• [課題文]:
________

本願発明は、主にコンクリートのパイプクーリングに関するものであり、より具体的には、適切なクーリング終了を見極めることのできるパイプクーリングシステム、及びパイプクーリング方法に関するものである。
コンクリートは鋼材とともに最も重要な建設材料であり、ダム、トンネル、橋梁といった土木構造物や、集合住宅、オフィスビルなどの建築構造物をはじめ、様々な構造物に用いられている。このコンクリート構造物は、あらかじめ工場等で製作されて所定の場所まで運搬されることもあるが、土木構造物や建築構造物の場合、所定の場所に直接コンクリートを打設して構築されることが多い。いずれにしろ、セメントと水、骨材等を練り混ぜた状態のコンクリート(フレッシュコンクリート)を型枠の中に打設し、コンクリートの硬化を待って型枠を外すことでコンクリート構造物を構築するのが一般的である。
上記のとおり、コンクリートは時間の経過とともに硬化していく材料であり、詳しくは図7に示すように、時間の経過とともにコンクリートの内部温度が上昇するとともに(図7(a))、その強度も上がり(図7(b))、弾性係数も向上していく(図7(c))材料である。ところで、フレッシュコンクリートから「硬化した状態のコンクリート」になる過程で、あるいは硬化後に構造物として供用されている間に、コンクリートのひび割れが発生することがある。コンクリートのひび割れには、構造物の用途に影響を与えない無害なものもあるが、その用途に重大な影響を及ぼす有害なひび割れもある。そのため、ひび割れが発生する原因や機構についてはこれまで十分に解明されており、その対策に関しても様々な手法が採用されている。
ひび割れの種類はその発生原因によって分けられ、さらにコンクリート硬化前の原因と硬化後の原因で大別される。硬化前の原因としては、型枠の移動やセメントの異常凝結によって生じる「初期ひび割れ」、養生中における表面の急速乾燥によって生じる「プラスチック収縮ひび割れ」等が挙げられる。一方、硬化後の原因としては、水分損失に伴うセメントゲルの収縮によって生じる「乾燥収縮ひび割れ」や、セメントの水和熱に起因して生じる「温度ひび割れ」、鉄筋の腐食やアルカリ骨材反応によって生じる「物理的・化学的なひび割れ」、過大な荷重の作用や構造物沈下によって生じる「構造ひび割れ」等が挙げられる。
これらのひび割れは、適切な設計(配合)、施工、養生によって概ね抑制できることが、これまでの研究や実績により明らになっている。例えば、温度ひび割れの場合、後述するように躯体内部と外部との温度差が原因で発生することから、設計時、施工時でそれぞれ次のような対策が採用されている。すなわち設計時の対策としては、水和熱の上昇を抑えることを目的に、低発熱セメントの使用、セメント量の低減、水和熱を低減する混和剤の使用など、配合設計に工夫がなされる。あるいは、比較的ひび割れが発生しても影響のない箇所にひび割れを誘導する目的で、ひび割れ誘発目地の設置を計画することもある。施工時の代表的な対策としては、プレクーリング、ポストクーリング、長期断熱養生が挙げられる。プレクーリングとは、打設時のフレッシュコンクリート温度を冷却するもので、練り混ぜ水にフレーク状の氷を用いたり、ミキサやトラックアジテータにおける練り混ぜ中に液体窒素を噴射したり、種々の冷却方法が採用されている。

________

[空間に関する質問セットの記録]
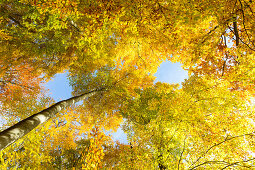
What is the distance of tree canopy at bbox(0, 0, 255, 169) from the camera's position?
3721 millimetres

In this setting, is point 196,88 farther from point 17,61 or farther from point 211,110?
point 17,61

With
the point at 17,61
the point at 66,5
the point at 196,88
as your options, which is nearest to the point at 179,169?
the point at 196,88

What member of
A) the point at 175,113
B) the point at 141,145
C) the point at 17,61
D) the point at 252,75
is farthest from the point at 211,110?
the point at 17,61

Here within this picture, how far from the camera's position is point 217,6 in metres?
3.51

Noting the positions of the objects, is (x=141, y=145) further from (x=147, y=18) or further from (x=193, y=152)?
(x=147, y=18)

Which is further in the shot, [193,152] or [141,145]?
[141,145]

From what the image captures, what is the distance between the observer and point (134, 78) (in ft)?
29.8

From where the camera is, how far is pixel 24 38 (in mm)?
5676

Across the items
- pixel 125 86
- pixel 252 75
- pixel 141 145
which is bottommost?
pixel 141 145

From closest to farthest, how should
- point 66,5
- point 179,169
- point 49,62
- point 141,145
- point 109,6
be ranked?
point 66,5 → point 109,6 → point 179,169 → point 141,145 → point 49,62

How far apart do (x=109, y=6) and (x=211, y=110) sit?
6.38 metres

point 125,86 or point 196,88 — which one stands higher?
point 125,86

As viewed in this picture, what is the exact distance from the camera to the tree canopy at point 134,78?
146 inches

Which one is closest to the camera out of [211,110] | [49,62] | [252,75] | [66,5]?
[66,5]
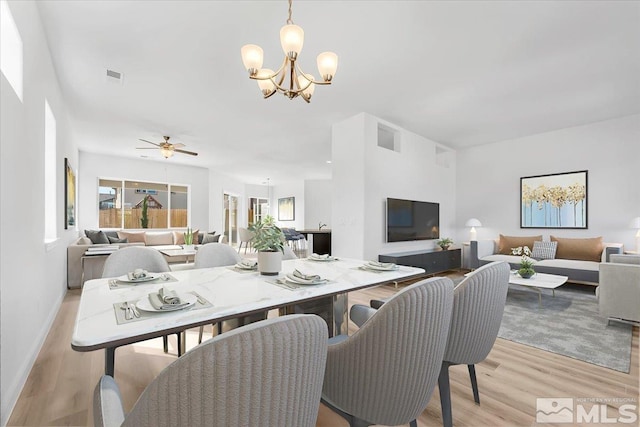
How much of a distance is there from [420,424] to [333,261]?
3.78 feet

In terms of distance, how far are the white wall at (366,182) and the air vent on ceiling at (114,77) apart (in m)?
2.94

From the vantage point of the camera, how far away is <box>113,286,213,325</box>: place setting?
1.01m

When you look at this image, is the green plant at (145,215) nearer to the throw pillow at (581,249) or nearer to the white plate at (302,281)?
the white plate at (302,281)

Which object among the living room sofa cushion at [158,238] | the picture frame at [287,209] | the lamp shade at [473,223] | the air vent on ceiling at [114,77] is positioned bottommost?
the living room sofa cushion at [158,238]

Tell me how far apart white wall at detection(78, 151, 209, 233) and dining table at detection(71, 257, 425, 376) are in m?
6.96

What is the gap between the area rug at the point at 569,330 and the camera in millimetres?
2348

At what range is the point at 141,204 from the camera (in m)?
7.73

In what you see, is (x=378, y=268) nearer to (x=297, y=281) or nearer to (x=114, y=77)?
(x=297, y=281)

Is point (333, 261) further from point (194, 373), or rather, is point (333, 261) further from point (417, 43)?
point (417, 43)

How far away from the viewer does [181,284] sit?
149 centimetres

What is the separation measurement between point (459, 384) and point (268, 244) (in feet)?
5.15

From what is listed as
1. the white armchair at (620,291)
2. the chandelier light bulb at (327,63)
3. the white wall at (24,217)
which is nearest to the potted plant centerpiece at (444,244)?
the white armchair at (620,291)

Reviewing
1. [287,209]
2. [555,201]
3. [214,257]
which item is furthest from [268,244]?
[287,209]

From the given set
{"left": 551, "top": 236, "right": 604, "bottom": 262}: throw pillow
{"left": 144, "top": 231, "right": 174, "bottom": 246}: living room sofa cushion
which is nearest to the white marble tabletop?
{"left": 551, "top": 236, "right": 604, "bottom": 262}: throw pillow
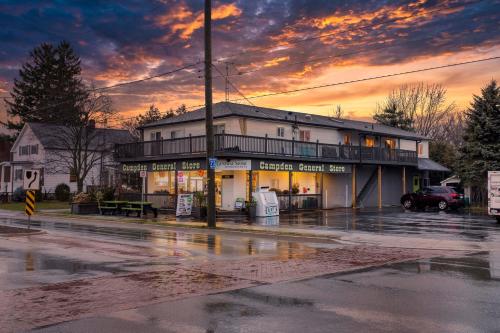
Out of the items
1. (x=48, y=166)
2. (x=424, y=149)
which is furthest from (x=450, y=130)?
(x=48, y=166)

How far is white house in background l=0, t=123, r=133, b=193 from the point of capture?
59250mm

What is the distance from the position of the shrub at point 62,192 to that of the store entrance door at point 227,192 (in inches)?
1050

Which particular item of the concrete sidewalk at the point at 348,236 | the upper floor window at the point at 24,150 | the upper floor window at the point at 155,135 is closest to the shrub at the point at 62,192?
the upper floor window at the point at 24,150

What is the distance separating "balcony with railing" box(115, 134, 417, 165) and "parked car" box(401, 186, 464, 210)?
535cm

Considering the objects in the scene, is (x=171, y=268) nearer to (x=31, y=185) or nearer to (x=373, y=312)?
(x=373, y=312)

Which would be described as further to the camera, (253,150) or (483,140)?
(483,140)

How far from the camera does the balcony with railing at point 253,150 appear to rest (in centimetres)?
3344

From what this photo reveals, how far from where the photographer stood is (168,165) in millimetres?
37156

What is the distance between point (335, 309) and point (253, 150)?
26193 millimetres

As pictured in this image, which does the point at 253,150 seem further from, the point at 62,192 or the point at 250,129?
the point at 62,192

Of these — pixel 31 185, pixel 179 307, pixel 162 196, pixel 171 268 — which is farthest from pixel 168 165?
pixel 179 307

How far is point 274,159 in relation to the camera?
35.4 metres

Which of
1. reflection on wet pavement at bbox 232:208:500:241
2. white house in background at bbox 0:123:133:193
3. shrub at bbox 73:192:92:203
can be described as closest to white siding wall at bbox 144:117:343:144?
shrub at bbox 73:192:92:203

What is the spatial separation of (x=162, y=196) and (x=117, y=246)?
20.5 meters
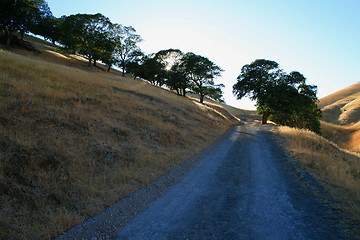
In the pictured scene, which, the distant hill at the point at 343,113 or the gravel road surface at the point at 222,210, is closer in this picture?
the gravel road surface at the point at 222,210


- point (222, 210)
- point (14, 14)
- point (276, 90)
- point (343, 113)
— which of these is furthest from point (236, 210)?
point (343, 113)

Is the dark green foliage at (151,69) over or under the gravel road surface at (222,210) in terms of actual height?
over

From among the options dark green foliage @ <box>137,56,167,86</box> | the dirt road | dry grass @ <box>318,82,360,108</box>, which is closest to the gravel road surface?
the dirt road

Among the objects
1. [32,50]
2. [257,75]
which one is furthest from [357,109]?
[32,50]

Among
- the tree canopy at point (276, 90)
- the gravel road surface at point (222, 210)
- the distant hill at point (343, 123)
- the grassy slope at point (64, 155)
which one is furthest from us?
the distant hill at point (343, 123)

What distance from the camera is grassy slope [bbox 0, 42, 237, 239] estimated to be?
5090 millimetres

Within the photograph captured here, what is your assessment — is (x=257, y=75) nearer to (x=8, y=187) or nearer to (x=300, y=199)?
(x=300, y=199)

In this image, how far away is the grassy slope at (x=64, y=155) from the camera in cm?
509

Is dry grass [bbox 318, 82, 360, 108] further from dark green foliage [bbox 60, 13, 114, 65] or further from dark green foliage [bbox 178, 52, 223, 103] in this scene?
dark green foliage [bbox 60, 13, 114, 65]

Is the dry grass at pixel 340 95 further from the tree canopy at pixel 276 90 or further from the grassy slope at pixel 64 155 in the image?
the grassy slope at pixel 64 155

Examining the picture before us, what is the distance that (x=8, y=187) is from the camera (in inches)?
216

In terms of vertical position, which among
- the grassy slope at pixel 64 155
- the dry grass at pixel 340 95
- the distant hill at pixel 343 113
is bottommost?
the grassy slope at pixel 64 155

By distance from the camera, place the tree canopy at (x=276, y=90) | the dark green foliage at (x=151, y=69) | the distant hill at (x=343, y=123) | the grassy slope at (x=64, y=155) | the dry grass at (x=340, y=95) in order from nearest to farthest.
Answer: the grassy slope at (x=64, y=155)
the tree canopy at (x=276, y=90)
the distant hill at (x=343, y=123)
the dark green foliage at (x=151, y=69)
the dry grass at (x=340, y=95)

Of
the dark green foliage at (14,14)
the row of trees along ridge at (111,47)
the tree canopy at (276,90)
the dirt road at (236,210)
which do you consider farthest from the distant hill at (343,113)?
the dark green foliage at (14,14)
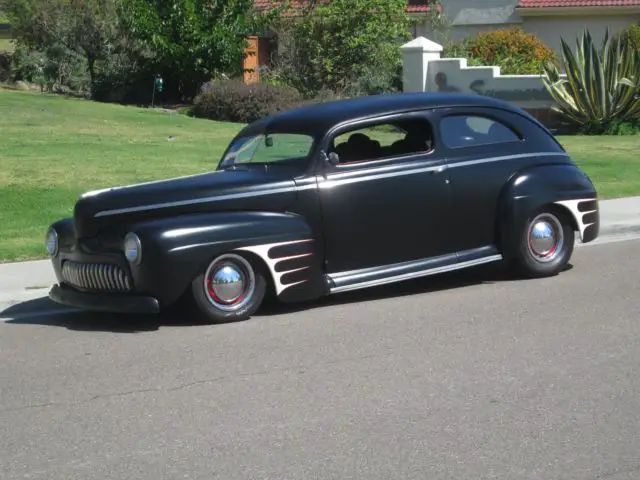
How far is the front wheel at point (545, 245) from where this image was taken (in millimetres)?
9734

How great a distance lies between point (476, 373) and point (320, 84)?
24598mm

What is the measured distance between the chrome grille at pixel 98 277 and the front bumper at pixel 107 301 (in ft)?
0.18

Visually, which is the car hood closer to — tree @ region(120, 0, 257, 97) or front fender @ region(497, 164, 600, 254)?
front fender @ region(497, 164, 600, 254)

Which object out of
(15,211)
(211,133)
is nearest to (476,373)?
(15,211)

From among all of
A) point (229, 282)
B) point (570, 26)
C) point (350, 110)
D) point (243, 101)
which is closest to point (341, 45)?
point (243, 101)

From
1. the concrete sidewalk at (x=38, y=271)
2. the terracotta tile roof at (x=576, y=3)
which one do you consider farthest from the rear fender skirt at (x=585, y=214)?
the terracotta tile roof at (x=576, y=3)

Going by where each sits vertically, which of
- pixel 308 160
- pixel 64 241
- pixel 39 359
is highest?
pixel 308 160

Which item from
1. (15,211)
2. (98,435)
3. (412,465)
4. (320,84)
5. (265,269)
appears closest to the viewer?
(412,465)

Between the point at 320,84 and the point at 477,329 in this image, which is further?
the point at 320,84

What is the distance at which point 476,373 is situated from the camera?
689cm

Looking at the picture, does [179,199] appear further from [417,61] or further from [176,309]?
[417,61]

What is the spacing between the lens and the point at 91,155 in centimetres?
1822

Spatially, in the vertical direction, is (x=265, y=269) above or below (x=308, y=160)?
below

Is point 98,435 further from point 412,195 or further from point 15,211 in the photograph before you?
point 15,211
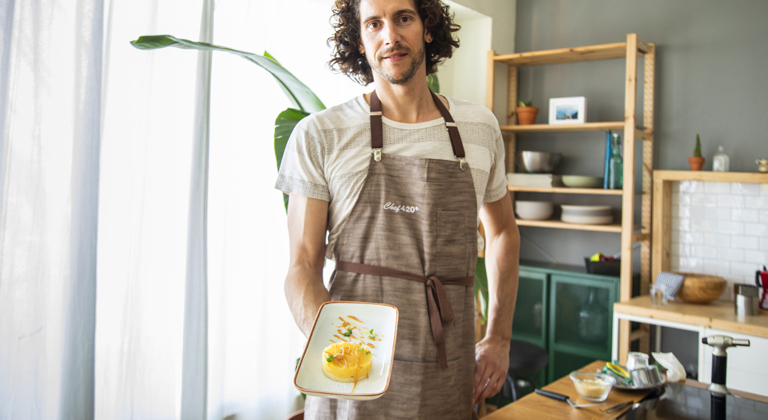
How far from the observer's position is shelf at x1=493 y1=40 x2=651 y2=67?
3.52 metres

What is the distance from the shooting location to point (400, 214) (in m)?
1.45

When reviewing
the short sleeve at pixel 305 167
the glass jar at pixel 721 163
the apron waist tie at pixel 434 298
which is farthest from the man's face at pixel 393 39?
the glass jar at pixel 721 163

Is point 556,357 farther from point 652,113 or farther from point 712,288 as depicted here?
point 652,113

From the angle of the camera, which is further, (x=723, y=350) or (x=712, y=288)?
(x=712, y=288)

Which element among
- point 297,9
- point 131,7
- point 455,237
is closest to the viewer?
point 455,237

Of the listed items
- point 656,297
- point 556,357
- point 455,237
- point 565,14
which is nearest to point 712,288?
point 656,297

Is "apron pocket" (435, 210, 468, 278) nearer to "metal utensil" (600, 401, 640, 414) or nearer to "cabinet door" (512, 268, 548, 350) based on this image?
"metal utensil" (600, 401, 640, 414)

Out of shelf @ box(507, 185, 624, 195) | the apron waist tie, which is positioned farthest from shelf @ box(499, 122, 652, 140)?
the apron waist tie

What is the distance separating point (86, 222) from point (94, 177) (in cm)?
16

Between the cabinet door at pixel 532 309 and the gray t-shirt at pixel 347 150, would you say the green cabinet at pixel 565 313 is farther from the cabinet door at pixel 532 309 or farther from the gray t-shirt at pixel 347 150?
the gray t-shirt at pixel 347 150

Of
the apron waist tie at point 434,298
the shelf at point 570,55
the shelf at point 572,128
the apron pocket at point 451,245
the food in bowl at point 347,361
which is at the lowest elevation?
the food in bowl at point 347,361

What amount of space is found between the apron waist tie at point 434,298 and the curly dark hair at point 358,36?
0.66m

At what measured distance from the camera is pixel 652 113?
3.62 metres

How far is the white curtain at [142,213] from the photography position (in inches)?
76.2
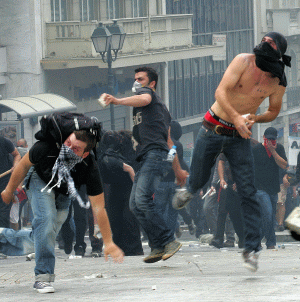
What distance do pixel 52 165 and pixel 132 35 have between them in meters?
18.3

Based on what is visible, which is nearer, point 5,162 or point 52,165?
point 52,165

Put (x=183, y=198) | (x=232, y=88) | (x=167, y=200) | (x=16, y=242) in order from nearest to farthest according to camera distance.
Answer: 1. (x=232, y=88)
2. (x=183, y=198)
3. (x=16, y=242)
4. (x=167, y=200)

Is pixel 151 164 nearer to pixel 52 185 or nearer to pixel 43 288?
pixel 52 185

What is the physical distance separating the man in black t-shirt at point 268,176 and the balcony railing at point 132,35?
39.0 feet

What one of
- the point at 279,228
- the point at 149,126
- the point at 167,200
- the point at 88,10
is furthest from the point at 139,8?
the point at 149,126

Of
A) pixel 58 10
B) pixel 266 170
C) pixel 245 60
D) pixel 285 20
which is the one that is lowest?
pixel 266 170

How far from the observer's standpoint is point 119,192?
29.8 ft

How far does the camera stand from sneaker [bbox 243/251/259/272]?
607 cm

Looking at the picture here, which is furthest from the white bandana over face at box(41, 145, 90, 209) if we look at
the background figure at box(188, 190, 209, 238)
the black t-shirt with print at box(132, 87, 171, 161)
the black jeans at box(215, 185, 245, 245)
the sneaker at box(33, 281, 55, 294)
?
the background figure at box(188, 190, 209, 238)

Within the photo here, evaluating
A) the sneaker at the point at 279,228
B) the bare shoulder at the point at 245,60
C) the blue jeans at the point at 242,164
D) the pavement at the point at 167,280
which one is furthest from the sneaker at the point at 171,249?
the sneaker at the point at 279,228

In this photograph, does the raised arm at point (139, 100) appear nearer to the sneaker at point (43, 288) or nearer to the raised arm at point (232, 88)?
the raised arm at point (232, 88)

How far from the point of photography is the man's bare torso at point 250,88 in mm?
5930

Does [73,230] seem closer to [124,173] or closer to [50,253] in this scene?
[124,173]

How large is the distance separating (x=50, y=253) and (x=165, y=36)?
66.3 ft
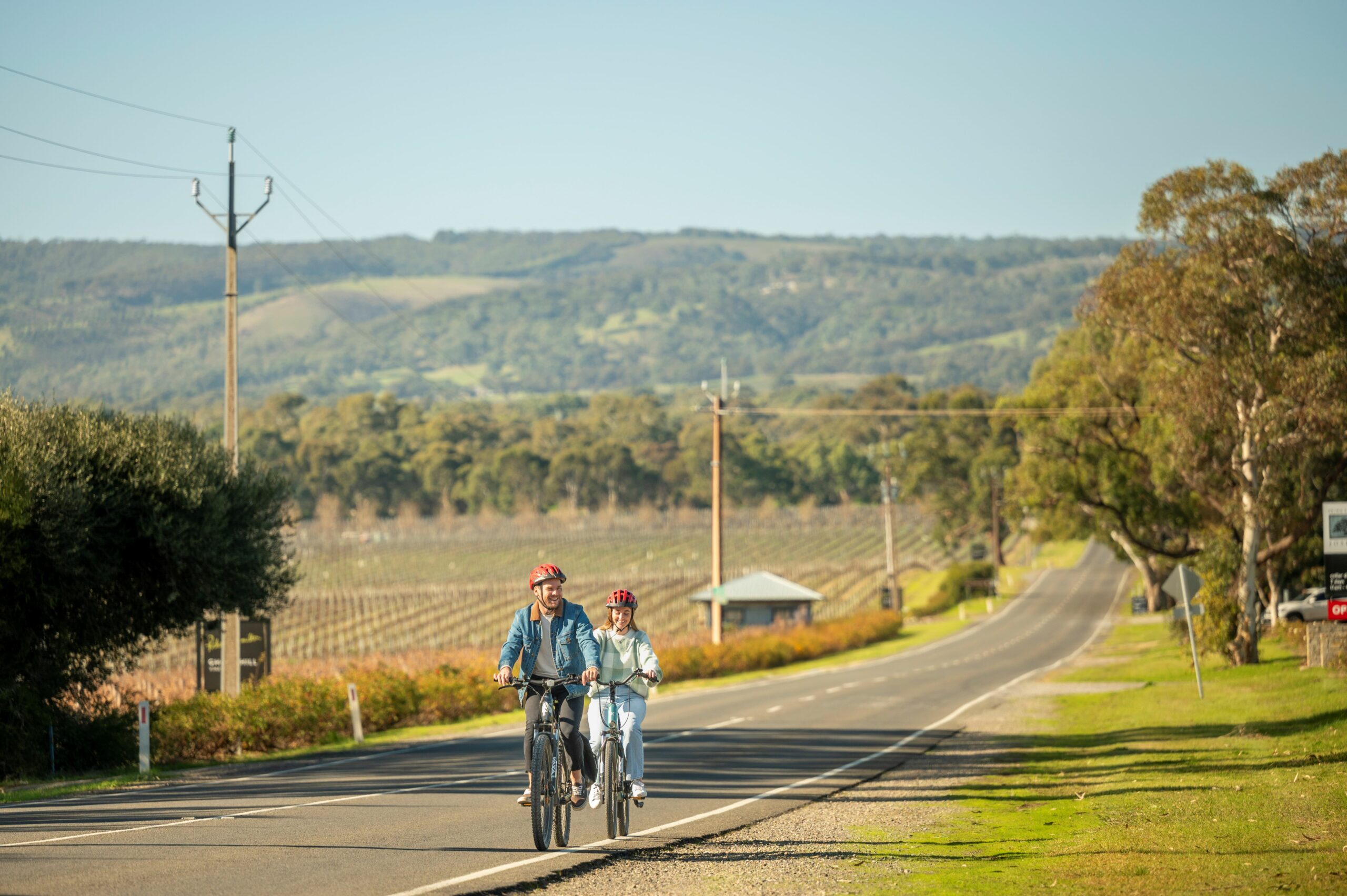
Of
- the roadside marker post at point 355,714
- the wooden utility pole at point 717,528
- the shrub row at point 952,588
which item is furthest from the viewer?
the shrub row at point 952,588

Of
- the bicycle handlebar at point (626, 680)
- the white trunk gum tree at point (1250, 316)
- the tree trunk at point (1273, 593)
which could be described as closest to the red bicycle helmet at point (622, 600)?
the bicycle handlebar at point (626, 680)

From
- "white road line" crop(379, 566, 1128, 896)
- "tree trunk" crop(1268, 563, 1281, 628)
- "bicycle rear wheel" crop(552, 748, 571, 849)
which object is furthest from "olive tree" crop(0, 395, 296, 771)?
"tree trunk" crop(1268, 563, 1281, 628)

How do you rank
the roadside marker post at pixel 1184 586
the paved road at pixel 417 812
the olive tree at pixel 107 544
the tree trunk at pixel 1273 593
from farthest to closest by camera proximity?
the tree trunk at pixel 1273 593, the roadside marker post at pixel 1184 586, the olive tree at pixel 107 544, the paved road at pixel 417 812

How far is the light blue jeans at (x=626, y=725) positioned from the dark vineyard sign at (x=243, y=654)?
1571 cm

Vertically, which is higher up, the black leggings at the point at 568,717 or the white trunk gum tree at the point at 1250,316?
the white trunk gum tree at the point at 1250,316

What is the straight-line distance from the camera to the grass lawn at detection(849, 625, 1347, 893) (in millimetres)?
10039

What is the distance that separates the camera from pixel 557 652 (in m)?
10.7

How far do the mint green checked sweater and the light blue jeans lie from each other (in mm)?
121

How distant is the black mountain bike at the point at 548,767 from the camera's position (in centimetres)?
1027

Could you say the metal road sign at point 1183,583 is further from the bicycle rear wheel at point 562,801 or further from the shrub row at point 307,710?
the bicycle rear wheel at point 562,801

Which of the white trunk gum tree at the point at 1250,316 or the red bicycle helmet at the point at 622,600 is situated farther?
the white trunk gum tree at the point at 1250,316

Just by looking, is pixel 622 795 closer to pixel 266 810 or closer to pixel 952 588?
pixel 266 810

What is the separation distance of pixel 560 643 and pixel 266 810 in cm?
472

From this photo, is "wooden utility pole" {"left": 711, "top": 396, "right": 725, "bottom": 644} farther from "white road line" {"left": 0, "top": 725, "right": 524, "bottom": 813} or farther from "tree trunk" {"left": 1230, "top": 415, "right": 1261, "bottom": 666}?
"white road line" {"left": 0, "top": 725, "right": 524, "bottom": 813}
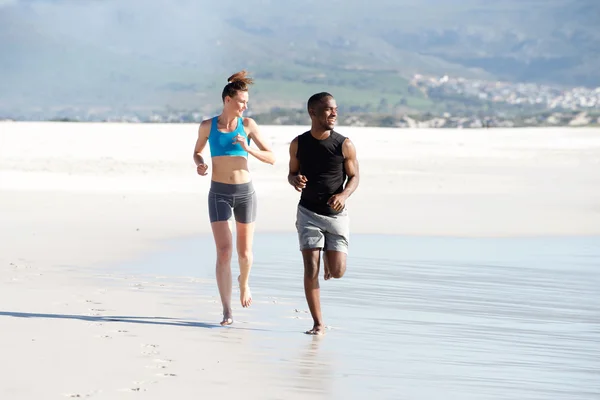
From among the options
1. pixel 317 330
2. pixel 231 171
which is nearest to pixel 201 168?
pixel 231 171

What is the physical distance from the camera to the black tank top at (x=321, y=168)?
375 inches

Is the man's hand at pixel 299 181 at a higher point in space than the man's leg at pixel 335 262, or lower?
higher

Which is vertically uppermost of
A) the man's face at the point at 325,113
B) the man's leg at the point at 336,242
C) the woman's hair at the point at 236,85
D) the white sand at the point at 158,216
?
the woman's hair at the point at 236,85

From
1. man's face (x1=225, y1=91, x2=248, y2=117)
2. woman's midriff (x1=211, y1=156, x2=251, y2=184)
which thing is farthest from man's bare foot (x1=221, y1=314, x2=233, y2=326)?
man's face (x1=225, y1=91, x2=248, y2=117)

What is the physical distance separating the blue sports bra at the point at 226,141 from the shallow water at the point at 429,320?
4.06 feet

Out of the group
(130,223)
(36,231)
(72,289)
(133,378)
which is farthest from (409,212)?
(133,378)

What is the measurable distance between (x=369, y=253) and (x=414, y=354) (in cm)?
691

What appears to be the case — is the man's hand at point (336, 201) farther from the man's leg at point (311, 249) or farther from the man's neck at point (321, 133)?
the man's neck at point (321, 133)

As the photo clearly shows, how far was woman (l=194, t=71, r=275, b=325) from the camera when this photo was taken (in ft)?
32.8

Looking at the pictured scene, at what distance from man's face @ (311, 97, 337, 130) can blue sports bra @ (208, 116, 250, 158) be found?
2.58 feet

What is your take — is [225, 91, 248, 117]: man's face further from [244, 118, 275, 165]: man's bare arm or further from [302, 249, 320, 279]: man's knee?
[302, 249, 320, 279]: man's knee

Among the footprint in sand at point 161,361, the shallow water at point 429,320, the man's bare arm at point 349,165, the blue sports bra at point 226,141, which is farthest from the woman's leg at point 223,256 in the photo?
the footprint in sand at point 161,361

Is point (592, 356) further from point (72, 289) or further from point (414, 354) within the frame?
point (72, 289)

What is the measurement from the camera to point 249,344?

________

• [チャレンジ]:
コンクリートのひび割れを扱った課題文について、次の(a)〜(c)がそれぞれ課題文の内容と一致するかどうかを「はい」か「いいえ」で答え、判断の根拠となる課題文の語句をそのまま引用してください。(a) プラスチック収縮ひび割れは、養生中に表面が急速に乾燥することで生じる。(b) 温度ひび割れは、コンクリート硬化前の原因によるひび割れに分類される。(c) プレクーリングは、打設後に硬化したコンクリートを冷却する対策である。 課題文だけを手がかりにしてください。

• [本課題の解答]:
(a) はい。「養生中における表面の急速乾燥によって生じる「プラスチック収縮ひび割れ」」
(b) いいえ。「一方、硬化後の原因としては」「セメントの水和熱に起因して生じる「温度ひび割れ」」
(c) いいえ。「プレクーリングとは、打設時のフレッシュコンクリート温度を冷却するもので」